2. Microsoft unveiled a bot titled Tay to experiment with end users conversational data, learning in the process from users conversations. However, owing to racist and illogical inputs being fed by end users
the bot took an unpleasant tone leading to Microsoft withdrawing the bot.
3. In a popular incident leading to loss of life, an Uber self-driving car killed a pedestrian woman in the night. As per , the pedestrian was detected by the car vision system however the advice to brake was not enacted due to automatic braking system being turned off. 4. In a recent security analysis , painting of lanes in a wrong direction led the vision system of a Tesla car to wrongly steer the car into the oncoming traffic.
What does all these incidents mean?
These are few of the many real life accidents or erroneous behaviours
exhibited by AI powered systems in modern world. These are as diverse in applications as driverless cars to HR systems to chat applications. These highlight the real dangers as must be taken care of in terms of end to end software management of AI powered systems. Highlighting more specifically is the specific needs of verification and validation in context of AIpowered systems. These needs translate to thorough end to end testing of AI powered systems. In addition to the usual needs for testing functional systems, these systems highlight additional desiderata for testing AI systems primarily the concepts of testing ethics, testing for biases, and testing for explainability
Thus, there is a systematic need for setting an agenda for Testing AI systems. Hence, a clarion call for putting in place processes, technologies and techniques for end to end testing of AI systems.
Is there a notion other way round..??
While all above is the case for testing AI systems with a view to avoiding failure or accident scenarios of AI systems, is there a case for using AI as a technology for current testing processes.

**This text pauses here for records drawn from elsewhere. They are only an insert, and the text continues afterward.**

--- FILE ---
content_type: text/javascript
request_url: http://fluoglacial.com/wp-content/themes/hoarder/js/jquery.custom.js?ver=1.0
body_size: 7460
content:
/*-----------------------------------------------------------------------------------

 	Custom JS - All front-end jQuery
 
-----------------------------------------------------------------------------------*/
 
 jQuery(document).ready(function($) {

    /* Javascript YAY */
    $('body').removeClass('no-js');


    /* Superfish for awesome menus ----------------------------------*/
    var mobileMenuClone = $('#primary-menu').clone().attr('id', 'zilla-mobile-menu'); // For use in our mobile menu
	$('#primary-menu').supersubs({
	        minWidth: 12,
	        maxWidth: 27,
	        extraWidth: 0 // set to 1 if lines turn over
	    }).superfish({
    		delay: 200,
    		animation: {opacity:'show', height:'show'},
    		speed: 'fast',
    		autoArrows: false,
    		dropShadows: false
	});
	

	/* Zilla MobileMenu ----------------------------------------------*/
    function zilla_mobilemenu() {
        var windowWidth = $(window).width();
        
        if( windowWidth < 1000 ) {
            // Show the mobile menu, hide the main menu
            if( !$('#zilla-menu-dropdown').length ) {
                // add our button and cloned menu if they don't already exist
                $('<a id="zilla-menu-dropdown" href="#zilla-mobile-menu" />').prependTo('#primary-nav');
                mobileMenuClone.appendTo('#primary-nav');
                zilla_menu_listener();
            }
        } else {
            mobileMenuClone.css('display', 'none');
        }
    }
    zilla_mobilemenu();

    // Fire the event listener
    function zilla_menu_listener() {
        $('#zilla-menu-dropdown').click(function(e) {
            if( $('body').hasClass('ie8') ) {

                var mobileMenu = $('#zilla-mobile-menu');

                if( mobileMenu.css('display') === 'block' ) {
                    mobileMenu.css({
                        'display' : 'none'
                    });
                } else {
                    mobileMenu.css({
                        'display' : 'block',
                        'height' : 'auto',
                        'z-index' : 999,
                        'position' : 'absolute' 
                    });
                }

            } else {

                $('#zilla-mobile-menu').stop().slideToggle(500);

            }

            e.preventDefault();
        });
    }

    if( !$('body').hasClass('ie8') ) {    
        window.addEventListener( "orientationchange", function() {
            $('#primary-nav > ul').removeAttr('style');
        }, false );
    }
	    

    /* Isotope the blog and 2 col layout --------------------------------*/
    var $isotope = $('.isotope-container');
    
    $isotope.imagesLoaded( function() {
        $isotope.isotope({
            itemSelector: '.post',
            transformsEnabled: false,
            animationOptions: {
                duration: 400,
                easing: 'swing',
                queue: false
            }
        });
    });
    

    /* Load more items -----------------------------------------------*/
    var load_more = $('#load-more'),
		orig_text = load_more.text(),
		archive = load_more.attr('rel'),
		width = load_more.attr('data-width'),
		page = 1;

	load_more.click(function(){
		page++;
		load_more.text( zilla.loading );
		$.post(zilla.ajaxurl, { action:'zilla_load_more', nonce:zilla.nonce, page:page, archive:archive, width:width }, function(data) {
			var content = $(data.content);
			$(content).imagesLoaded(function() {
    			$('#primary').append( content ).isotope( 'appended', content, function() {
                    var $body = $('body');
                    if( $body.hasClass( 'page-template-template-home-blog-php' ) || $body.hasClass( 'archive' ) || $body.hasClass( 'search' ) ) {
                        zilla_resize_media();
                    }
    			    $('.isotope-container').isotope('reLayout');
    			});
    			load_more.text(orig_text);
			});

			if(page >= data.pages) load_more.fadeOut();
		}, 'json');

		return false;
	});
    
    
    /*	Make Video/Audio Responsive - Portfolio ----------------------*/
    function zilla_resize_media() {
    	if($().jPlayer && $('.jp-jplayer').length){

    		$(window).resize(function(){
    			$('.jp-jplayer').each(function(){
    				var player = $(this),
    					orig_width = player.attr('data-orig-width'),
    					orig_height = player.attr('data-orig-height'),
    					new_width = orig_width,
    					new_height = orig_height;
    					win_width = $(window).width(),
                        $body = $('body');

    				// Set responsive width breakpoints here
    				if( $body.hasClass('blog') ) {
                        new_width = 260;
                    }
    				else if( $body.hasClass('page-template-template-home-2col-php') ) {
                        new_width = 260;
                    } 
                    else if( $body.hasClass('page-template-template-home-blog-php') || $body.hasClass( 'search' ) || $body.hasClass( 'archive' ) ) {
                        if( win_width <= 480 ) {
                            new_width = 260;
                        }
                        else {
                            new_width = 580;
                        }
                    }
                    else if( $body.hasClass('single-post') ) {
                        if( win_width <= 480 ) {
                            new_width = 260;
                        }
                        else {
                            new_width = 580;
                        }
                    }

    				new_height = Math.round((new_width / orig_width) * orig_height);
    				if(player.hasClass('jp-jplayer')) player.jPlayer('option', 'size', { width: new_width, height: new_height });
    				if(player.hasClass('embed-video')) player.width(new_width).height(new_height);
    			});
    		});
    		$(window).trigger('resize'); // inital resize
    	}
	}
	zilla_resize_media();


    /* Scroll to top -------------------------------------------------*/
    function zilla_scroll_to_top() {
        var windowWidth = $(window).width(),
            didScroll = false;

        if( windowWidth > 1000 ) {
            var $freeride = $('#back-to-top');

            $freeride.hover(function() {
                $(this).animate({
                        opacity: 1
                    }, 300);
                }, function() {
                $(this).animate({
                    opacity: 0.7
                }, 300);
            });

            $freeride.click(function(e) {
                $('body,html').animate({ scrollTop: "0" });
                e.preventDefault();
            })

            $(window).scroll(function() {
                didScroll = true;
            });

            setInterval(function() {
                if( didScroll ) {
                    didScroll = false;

The answer is an astounding YES. AI by virtue of its relying on large data repositories, aims to derive practical insights and actionable knowledge from these data repositories. In context of testing processes in Software Development Life Cycle (SDLC), there are a number of data elements which are generated, ranging from test cases, requirement specs, code files, bugs, bug fixes etc. These sources of data are a huge source of data for a range of AI processes enacted upon these data. In view of this, our attempt is to highlight a range of SDLC processes in testing which can use AI techniques on these data sources for actionable insights and/or automation.
Let us list a few for example below:
- Automated Defect Prediction
- Automated Test Case generation from Text/Images
- Automated Test Evaluation
- Test Management Optimization
- Automated GUI testing
- Test prioritization
- Automated Test Data Generation
- Test Oracle Emulation
- Test coverage analysis
- Automated Traceability
Thus, we are just about to step on an El Dorado of potential gold mines in terms of making test processes cheaper better and faster by using state of the art AI techniques in testing.